-- BEGIN --

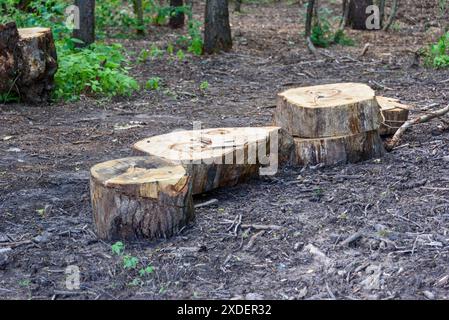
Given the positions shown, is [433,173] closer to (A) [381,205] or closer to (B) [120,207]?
(A) [381,205]

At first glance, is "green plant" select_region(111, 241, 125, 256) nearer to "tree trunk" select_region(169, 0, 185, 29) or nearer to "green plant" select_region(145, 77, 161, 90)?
"green plant" select_region(145, 77, 161, 90)

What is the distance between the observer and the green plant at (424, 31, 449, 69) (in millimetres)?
11586

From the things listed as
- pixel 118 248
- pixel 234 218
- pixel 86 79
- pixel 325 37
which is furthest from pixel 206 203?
pixel 325 37

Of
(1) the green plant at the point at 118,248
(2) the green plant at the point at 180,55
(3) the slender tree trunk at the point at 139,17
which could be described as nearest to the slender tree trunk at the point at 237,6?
(3) the slender tree trunk at the point at 139,17

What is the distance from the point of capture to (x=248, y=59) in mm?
12945

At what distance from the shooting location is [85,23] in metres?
11.6

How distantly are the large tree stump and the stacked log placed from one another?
3.95 metres

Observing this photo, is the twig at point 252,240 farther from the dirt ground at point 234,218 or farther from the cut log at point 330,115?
the cut log at point 330,115

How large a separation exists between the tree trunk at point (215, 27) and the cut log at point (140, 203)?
26.6 ft

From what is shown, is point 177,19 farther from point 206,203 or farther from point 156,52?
point 206,203

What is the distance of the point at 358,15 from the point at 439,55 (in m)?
4.47

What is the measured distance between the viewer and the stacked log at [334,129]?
674cm

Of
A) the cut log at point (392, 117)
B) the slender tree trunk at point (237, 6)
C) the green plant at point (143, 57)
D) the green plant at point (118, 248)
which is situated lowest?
the green plant at point (118, 248)

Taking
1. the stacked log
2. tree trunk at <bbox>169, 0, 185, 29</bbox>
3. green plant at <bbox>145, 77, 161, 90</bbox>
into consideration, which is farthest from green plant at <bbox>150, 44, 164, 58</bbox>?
the stacked log
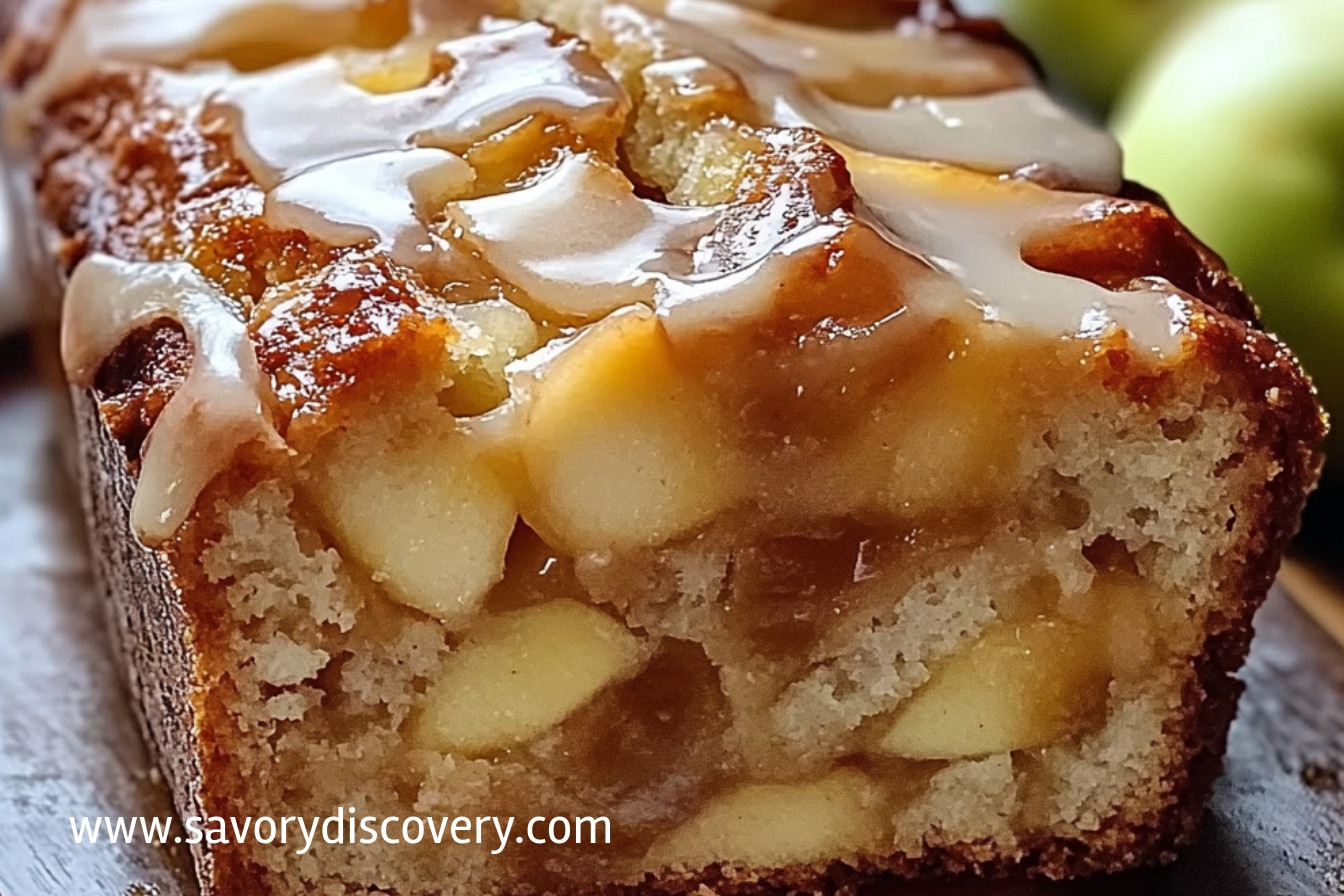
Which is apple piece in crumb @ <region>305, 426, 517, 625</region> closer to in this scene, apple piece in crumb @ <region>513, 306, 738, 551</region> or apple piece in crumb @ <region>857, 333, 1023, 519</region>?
apple piece in crumb @ <region>513, 306, 738, 551</region>

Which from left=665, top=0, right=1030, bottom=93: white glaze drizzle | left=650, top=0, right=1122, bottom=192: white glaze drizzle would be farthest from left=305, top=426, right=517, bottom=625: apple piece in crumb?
left=665, top=0, right=1030, bottom=93: white glaze drizzle

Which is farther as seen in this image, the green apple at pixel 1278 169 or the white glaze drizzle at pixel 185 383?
the green apple at pixel 1278 169

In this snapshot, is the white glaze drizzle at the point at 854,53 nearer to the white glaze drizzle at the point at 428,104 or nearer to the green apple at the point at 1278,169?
the white glaze drizzle at the point at 428,104

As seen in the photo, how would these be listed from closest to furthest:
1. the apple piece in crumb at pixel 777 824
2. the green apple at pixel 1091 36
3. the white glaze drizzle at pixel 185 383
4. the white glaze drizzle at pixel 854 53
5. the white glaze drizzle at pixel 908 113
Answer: the white glaze drizzle at pixel 185 383
the apple piece in crumb at pixel 777 824
the white glaze drizzle at pixel 908 113
the white glaze drizzle at pixel 854 53
the green apple at pixel 1091 36

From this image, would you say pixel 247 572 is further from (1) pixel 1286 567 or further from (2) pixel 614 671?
(1) pixel 1286 567

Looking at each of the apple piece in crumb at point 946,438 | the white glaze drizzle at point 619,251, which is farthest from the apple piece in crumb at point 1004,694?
the white glaze drizzle at point 619,251

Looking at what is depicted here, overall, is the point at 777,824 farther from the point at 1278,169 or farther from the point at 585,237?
the point at 1278,169

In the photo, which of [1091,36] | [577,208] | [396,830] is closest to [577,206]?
[577,208]
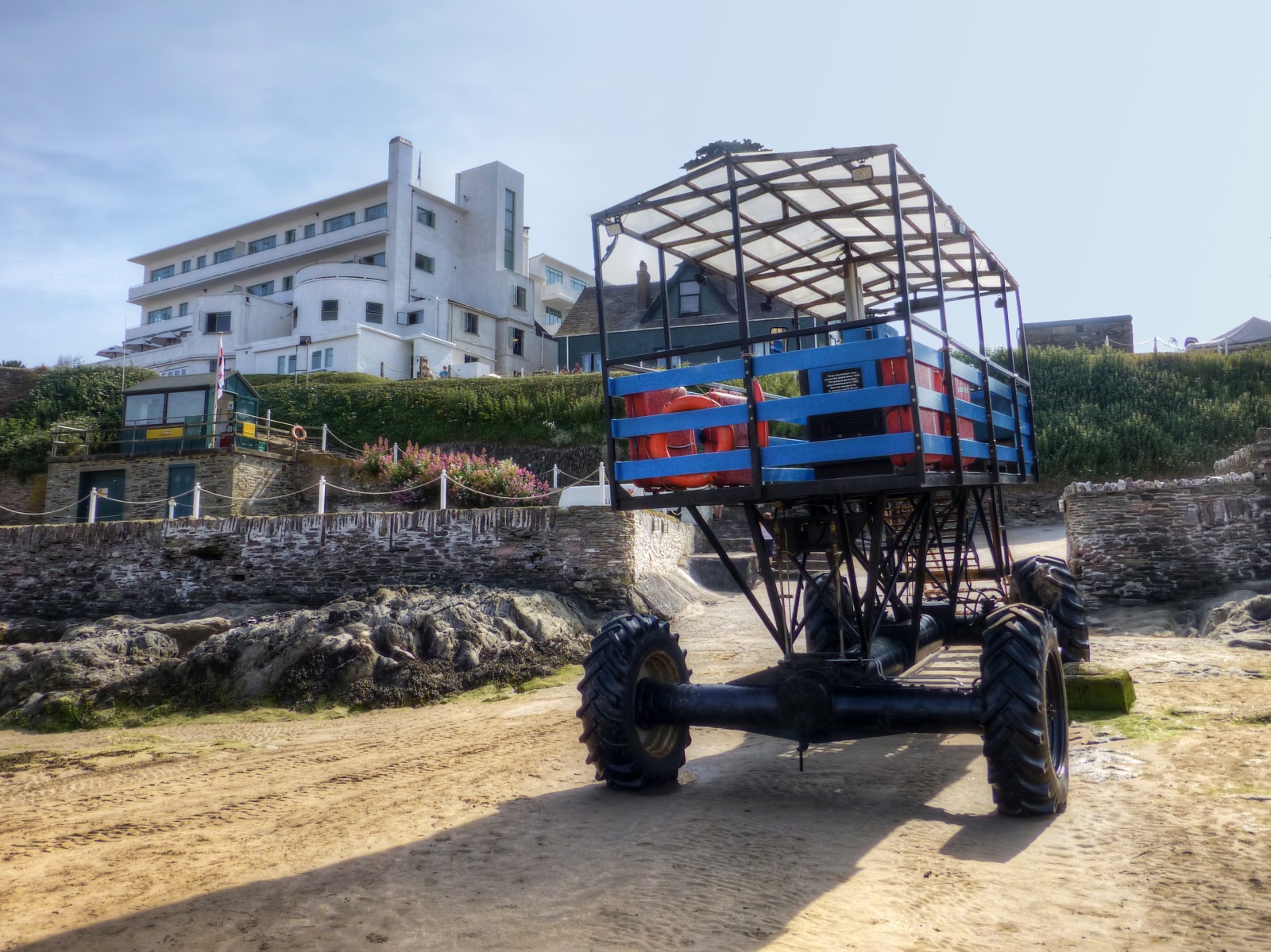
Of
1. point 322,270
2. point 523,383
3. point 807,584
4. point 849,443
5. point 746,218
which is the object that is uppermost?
point 322,270

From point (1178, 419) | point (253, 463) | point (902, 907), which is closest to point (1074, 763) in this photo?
point (902, 907)

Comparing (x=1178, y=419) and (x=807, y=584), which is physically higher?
(x=1178, y=419)

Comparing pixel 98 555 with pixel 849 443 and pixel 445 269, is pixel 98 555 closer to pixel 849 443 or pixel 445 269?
pixel 849 443

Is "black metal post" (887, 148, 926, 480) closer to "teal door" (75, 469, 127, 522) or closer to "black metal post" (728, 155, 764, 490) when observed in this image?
"black metal post" (728, 155, 764, 490)

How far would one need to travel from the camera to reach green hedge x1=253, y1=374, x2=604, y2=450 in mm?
28000

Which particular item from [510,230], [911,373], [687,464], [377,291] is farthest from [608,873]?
[510,230]

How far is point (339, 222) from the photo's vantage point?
49312 mm

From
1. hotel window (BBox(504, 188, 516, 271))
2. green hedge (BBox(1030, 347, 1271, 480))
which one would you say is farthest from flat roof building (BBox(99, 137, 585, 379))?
green hedge (BBox(1030, 347, 1271, 480))

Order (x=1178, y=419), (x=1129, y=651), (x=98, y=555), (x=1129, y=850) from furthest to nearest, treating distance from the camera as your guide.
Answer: (x=1178, y=419) < (x=98, y=555) < (x=1129, y=651) < (x=1129, y=850)

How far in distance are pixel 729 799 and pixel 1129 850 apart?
2.10 meters

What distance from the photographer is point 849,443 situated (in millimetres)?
4863

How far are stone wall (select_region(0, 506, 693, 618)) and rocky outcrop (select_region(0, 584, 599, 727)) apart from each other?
5.28ft

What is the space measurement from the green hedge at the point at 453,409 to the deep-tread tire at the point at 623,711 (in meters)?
21.7

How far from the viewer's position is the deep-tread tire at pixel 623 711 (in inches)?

-- END --

[Prompt]: Each record above is to be restated exactly, with its pictures removed from the copy.

[Exercise solution]:
Given the positions shown, is [433,173] closer to (A) [381,205] or closer to (B) [120,207]?
(A) [381,205]

At first glance, is "green plant" select_region(111, 241, 125, 256) nearer to "tree trunk" select_region(169, 0, 185, 29) or nearer to "green plant" select_region(145, 77, 161, 90)?
"green plant" select_region(145, 77, 161, 90)

What is the distance between the observer and the green plant at (424, 31, 449, 69) (in millimetres)?
11586

From the things listed as
- pixel 118 248
- pixel 234 218
- pixel 86 79
- pixel 325 37
which is furthest from pixel 206 203?
pixel 325 37

Of
(1) the green plant at the point at 118,248
(2) the green plant at the point at 180,55
(3) the slender tree trunk at the point at 139,17
which could be described as nearest to the slender tree trunk at the point at 237,6?
(3) the slender tree trunk at the point at 139,17

What is the distance from the point of capture to (x=248, y=59) in mm?
12945

At what distance from the shooting location is [85,23] in metres?
11.6

How distantly are the large tree stump and the stacked log placed from one another?
3.95 metres

Observing this photo, is the twig at point 252,240 farther from the dirt ground at point 234,218 or farther from the cut log at point 330,115?
the cut log at point 330,115

How large a separation exists between the tree trunk at point (215, 27) and the cut log at point (140, 203)?
26.6 ft

From what is shown, is point 177,19 farther from point 206,203 or farther from point 156,52?
point 206,203

What is the distance of the point at 358,15 from the point at 439,55 (in m)?
4.47

What is the measured distance between the viewer and the stacked log at [334,129]?
674cm

Of
A) the cut log at point (392, 117)
B) the slender tree trunk at point (237, 6)
C) the green plant at point (143, 57)
D) the green plant at point (118, 248)
which is situated lowest?
the green plant at point (118, 248)

Taking
1. the stacked log
2. tree trunk at <bbox>169, 0, 185, 29</bbox>
3. green plant at <bbox>145, 77, 161, 90</bbox>
into consideration, which is farthest from green plant at <bbox>150, 44, 164, 58</bbox>?
the stacked log
Which is apple piece in crumb @ <region>305, 426, 517, 625</region> closer to in this scene, apple piece in crumb @ <region>513, 306, 738, 551</region> or apple piece in crumb @ <region>857, 333, 1023, 519</region>?
apple piece in crumb @ <region>513, 306, 738, 551</region>

Which from left=665, top=0, right=1030, bottom=93: white glaze drizzle | left=650, top=0, right=1122, bottom=192: white glaze drizzle would be farthest from left=305, top=426, right=517, bottom=625: apple piece in crumb?
left=665, top=0, right=1030, bottom=93: white glaze drizzle

Which is farther as seen in this image, the green apple at pixel 1278 169 or the white glaze drizzle at pixel 185 383?
the green apple at pixel 1278 169

In this snapshot, is the white glaze drizzle at the point at 854,53 nearer to the white glaze drizzle at the point at 428,104 or nearer to the green apple at the point at 1278,169?
the white glaze drizzle at the point at 428,104

As seen in the photo, how would these be listed from closest to furthest:
1. the apple piece in crumb at pixel 777 824
2. the green apple at pixel 1091 36
3. the white glaze drizzle at pixel 185 383
4. the white glaze drizzle at pixel 854 53
5. the white glaze drizzle at pixel 908 113
Answer: the white glaze drizzle at pixel 185 383
the apple piece in crumb at pixel 777 824
the white glaze drizzle at pixel 908 113
the white glaze drizzle at pixel 854 53
the green apple at pixel 1091 36

From this image, would you say pixel 247 572 is further from (1) pixel 1286 567 or further from (2) pixel 614 671?
(1) pixel 1286 567

Looking at each of the apple piece in crumb at point 946,438 | the white glaze drizzle at point 619,251, which is farthest from the apple piece in crumb at point 1004,694?
the white glaze drizzle at point 619,251

Looking at what is depicted here, overall, is the point at 777,824 farther from the point at 1278,169 or farther from the point at 585,237?
the point at 1278,169

In the photo, which of [1091,36] | [577,208] | [396,830] is closest to [577,206]?
[577,208]
Of
1. point 322,270
2. point 523,383
3. point 807,584
4. point 849,443
5. point 746,218
which is the object that is uppermost?
point 322,270

From point (1178, 419) | point (253, 463) | point (902, 907), which is closest to point (1074, 763) in this photo?
point (902, 907)

Comparing (x=1178, y=419) and (x=807, y=584), which is physically higher?
(x=1178, y=419)

Comparing pixel 98 555 with pixel 849 443 and pixel 445 269, is pixel 98 555 closer to pixel 849 443 or pixel 445 269?
pixel 849 443

Is "black metal post" (887, 148, 926, 480) closer to "teal door" (75, 469, 127, 522) or closer to "black metal post" (728, 155, 764, 490) when observed in this image?
"black metal post" (728, 155, 764, 490)

How far would one need to travel from the camera to reach green hedge x1=253, y1=374, x2=604, y2=450 in mm?
28000

Which particular item from [510,230], [911,373], [687,464], [377,291] is farthest from [608,873]?
[510,230]

How far is point (339, 222) from the photo's vantage point?
49312 mm

From
1. hotel window (BBox(504, 188, 516, 271))
2. green hedge (BBox(1030, 347, 1271, 480))
which one would you say is farthest from flat roof building (BBox(99, 137, 585, 379))?
green hedge (BBox(1030, 347, 1271, 480))

Order (x=1178, y=419), (x=1129, y=651), (x=98, y=555), (x=1129, y=850) from furthest to nearest, treating distance from the camera as your guide.
Answer: (x=1178, y=419) < (x=98, y=555) < (x=1129, y=651) < (x=1129, y=850)

How far in distance are pixel 729 799 and pixel 1129 850 apart?
2.10 meters

What distance from the photographer is point 849,443 situated (in millimetres)?
4863

How far are stone wall (select_region(0, 506, 693, 618)) and rocky outcrop (select_region(0, 584, 599, 727)) apart from each other?
5.28ft

What is the space measurement from the green hedge at the point at 453,409 to the deep-tread tire at the point at 623,711 (in meters)?
21.7

How far from the viewer's position is the deep-tread tire at pixel 623 711 (in inches)?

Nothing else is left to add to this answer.